Crews removed the living room’s built-in bookshelves after discovering extensive dry rot and trapped moisture, subsequently repairing and reinforcing the wall. They reclaimed the kitchen’s original curve by removing a false wall and replaced a leaking and dry-rot damaged pop-out garden window with a seamless inset design.
The kitchen also features a new gas oven and stove unit, LED lighting and a custom Heath tile backsplash matched to the home’s original aesthetic.
Infrastructure upgrades include a silent, hidden mini-split HVAC system, an electrical sub-panel and attic-routed Wi-Fi to bypass the concrete walls.
The bathroom was also refreshed with a new vanity and shower enclosure.
Outside upgrades include a newly sealed and repainted concrete shell with protected footing. There are two seating areas, including one between the dome and detached studio space.
The gated grounds feature a new asphalt driveway, an irrigation system, steel edging and fresh landscaping.
“But most of the important work was preservation of the structure itself,” Cleckler said. “Repairs to concrete, moisture mitigation and just the removal of unnecessary additions and evolutions over time.”
At some point a few decades ago, the roof of the shell had been penetrated with two large holes, roughly 18 inches in diameter each, to accommodate the HVAC unit that sat on a large steel plinth adjacent to the home.
“With the technology and innovation in climate control, we knew it would be possible to remove the old unit, and convert to a ducted mini-split,” Cleckler said. “This would allow for the shell to return to it’s original glory as a standalone unit, unencumbered by the steampunk-like barnacles of big aluminum tubes, conduit and metal boxes.
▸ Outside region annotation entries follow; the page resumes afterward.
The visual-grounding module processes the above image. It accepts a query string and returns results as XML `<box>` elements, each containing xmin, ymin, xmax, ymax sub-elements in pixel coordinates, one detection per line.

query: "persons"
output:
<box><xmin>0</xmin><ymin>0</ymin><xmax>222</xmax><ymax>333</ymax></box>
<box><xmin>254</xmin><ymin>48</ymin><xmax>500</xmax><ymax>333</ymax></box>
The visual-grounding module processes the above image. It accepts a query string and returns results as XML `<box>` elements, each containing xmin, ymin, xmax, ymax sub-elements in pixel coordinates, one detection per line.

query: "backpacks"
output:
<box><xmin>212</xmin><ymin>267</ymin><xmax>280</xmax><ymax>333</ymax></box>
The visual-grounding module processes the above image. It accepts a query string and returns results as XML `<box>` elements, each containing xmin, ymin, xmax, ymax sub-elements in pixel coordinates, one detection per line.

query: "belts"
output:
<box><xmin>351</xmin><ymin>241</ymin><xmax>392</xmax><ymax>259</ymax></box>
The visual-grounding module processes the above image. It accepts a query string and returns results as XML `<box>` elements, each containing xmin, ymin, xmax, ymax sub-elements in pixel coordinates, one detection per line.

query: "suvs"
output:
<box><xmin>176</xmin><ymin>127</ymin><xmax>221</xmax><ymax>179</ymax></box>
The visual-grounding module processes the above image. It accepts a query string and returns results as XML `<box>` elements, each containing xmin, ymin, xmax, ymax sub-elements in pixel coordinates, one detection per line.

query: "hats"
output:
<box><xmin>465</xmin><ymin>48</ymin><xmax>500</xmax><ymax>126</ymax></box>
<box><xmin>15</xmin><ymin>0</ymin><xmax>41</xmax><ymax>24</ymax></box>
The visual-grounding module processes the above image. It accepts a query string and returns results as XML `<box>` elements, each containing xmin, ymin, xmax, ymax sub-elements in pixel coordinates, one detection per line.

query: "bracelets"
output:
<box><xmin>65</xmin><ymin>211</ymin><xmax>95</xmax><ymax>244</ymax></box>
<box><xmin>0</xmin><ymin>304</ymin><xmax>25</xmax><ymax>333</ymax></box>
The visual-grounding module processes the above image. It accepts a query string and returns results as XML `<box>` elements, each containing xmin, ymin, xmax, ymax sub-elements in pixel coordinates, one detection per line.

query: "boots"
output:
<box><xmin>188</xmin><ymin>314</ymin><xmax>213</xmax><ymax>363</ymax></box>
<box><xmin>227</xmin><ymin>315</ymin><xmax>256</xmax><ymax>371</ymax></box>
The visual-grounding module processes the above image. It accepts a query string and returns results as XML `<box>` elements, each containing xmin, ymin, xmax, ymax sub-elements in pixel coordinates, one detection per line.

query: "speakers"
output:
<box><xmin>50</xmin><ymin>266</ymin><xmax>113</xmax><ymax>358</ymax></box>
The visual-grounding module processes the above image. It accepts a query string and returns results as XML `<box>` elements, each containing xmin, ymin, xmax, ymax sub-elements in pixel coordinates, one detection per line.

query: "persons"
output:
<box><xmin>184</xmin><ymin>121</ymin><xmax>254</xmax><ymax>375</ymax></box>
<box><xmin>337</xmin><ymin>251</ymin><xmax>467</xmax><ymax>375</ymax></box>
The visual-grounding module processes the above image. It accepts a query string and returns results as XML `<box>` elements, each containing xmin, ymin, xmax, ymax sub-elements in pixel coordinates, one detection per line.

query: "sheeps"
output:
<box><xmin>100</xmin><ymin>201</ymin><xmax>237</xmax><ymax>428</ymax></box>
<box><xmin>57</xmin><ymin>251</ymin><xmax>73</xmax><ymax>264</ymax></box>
Not necessarily a tricky effort, but one that was just absolutely necessary.”
George Penner of Compass holds the listing, described in the listing as “a potential Mills Act candidate, if desired.”
“The home is beautiful and it deserved the attention it was lacking,” Cleckler said. “It’s hard to talk about what architecture does for your soul; there’s always something new, something subtle, something sublime. This home is all about these moments.”